Stevenson enriches and shapes the genre with his own personal travel experiences, his passionate wanderlust, his colorful crafting of characters and dialogue, and his ability to create a setting that is viscerally tangible, yet heightened by imagination and the fantastical. In the case of Treasure Island, Stevenson draws on the historical contexts of 18th century British maritime life and the Golden Age of Piracy (1650-1720) to shape his context for the novel. From various cursory references in the book, we know that Treasure Island is set in the mid 1700s (though the narrator Jim Hawkins leaves the exact date blank writing “In the year of our Lord 17__”), after the historical pirates of the Spanish Main had already enjoyed their heyday. Yet, piracy continued to be rampant throughout the 18th century and, indeed, persists in different forms to this very day. As a Victorian grappling with
encroaching industrialization and often stifling social conventions, Stevenson liked to look back on the previous century and imagine the pirates in Romantic terms. He references some of the bucaneers’ more admirable traits, such as the pirate code which governed each band by consensus and sharing and the pirates commitment to equality with their anti-slavery stance. The moral ambiguity of his anti-hero, Long John Silver, is testament to his sympathy with these renegades, who in real life were usually cutthroat and bloodthirsty characters. At the same time he depicts the stringent rectitude of the British naval code in the character of Captain Smollett.
During the 18th century, many men – and a very few women (who mostly disguised their gender or occasionally married a pirate) – found their way into a pirate’s life for various reasons. Some had lost their military positions after the War of Spanish Succession in 1713; others were tantalized by the possibility of spoils along the triangular trade route; still others were commandeered into service when their British vessel surrendered, and some mutinied from a British sailing vessel. All of these benefited from Britain’s inability to completely protect its colonial resources, something which Britain labored hard to correct over the course of the 18th century, enacting stiff punishment for piracy and finally extending their control to the Caribbean, where only a few pirate havens like Nassau in the Bahamas remained by the beginning of the 19th century.
In addition to the perceived romance of the pirate life, Stevenson underscored the male-dominated world of his story. Not only were women, with very few exceptions, barred from British – and pirate – sailing vessels, but their place, as Stevenson notes in Treasure Island, was to tend the home front. Jim Hawkins’ mother, the widow of a sea captain, runs the Admiral Benbow Inn, managing her husband’s property and liveliehood, tending his business affairs, and raising their son. Mrs. Hawkins appears in only the first few chapters of Treasure Island, though she remains a symbolic presence in Jim’s mind throughout the story. Mother is home and heart, and Father is courage, discovery, and adventure. While a modern audience may find these concepts antiquated in a new world so passionately searching for
gender equality, they were, in fact, the mindset of the 18th century about which Stevenson wrote and and 19th century in which he lived.
Thus, Stevenson unabashedly states his intent in creating Treasure Island is to write “an adventure story for boys,” and he places at the core of the novel the themes of coming of age, paternity, and manhood.

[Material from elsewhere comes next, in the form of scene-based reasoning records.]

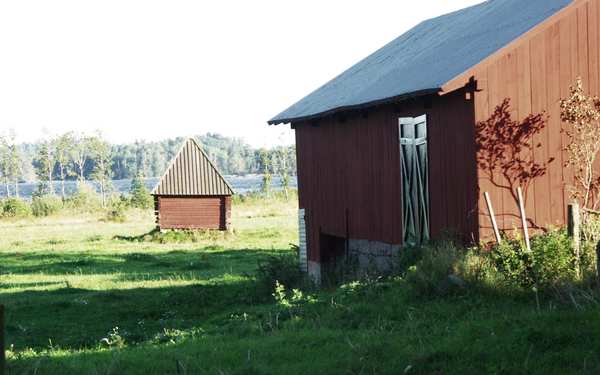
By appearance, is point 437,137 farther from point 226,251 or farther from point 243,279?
point 226,251

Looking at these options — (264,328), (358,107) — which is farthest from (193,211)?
(264,328)

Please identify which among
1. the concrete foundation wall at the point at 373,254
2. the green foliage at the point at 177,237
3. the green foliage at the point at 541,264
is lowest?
the green foliage at the point at 177,237

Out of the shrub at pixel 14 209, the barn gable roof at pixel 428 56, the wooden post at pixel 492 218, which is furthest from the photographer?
the shrub at pixel 14 209

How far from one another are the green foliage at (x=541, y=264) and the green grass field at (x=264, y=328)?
321 mm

In fact, the meaning of manhood is the most existential question in the book, and it is what makes Treasure Island so much more than just a swashbuckling thriller. Having lost his father when he is only twelve years old, Jim must navigate his journey to manhood on his own. He does this with the help of three surrogate fathers, Dr. Livesey, who has Jim’s welfare at heart and hopes to shape his moral compass; Squire Trelawney, who provides for Jim and his family and arranges the adventure; and Long John Silver, who proves a more ambiguous and dark influence, yet one whose presence deeply changes Jim. Jim’s
quest becomes choosing a father figure and role model, and this search takes him on a psychological journey that deepns his sea voyage. Ultimately, he learns to incorporate qualities form each of the influential men in his life into his own sense of self.
What Stevenson does best in exploring this quest, is to reveal the moral ambiguity of life. All the characters find themselves in situations where there is not a clear distinction between good and evil, and they must decide in the moment. Moreover, many of the characters, most especially Long John Silver, possess both dark and generous sides to their natures, forcing Jim to learn to see the nuances of life. Stevenson also writes about the contrast of dreams and reality. Jim has long dreamt of adventure at sea; Livesey and Trelawney have been tempted by the promise of finding Flint’s treasure; and the pirates are on a mercenary quest, driven by greed that obscures moral principle. Jim ultimately discovers that dreams can have a more sinister side and that adventure may only be a path to shaping reality.
Finally, Jim must learn the true meaning of honor, duty, and bravery as it applies to him personally. The concets mean different things to each of the characters who surround him from the stalwart, comvention sense of duty and moral rectitude embodied by Captain Smollett to the strict but compassionate caring of Dr. Livesey to the pirates with their own code and principles. In his climactic decision to disobey his elders and move the pirate ship, Jim takes the first bold step to shaping his own definition of courage and manhood, and he then carries that experience with him to the end of the novel where he draws on the wholeness of his experience to determine his response to Long John Silver.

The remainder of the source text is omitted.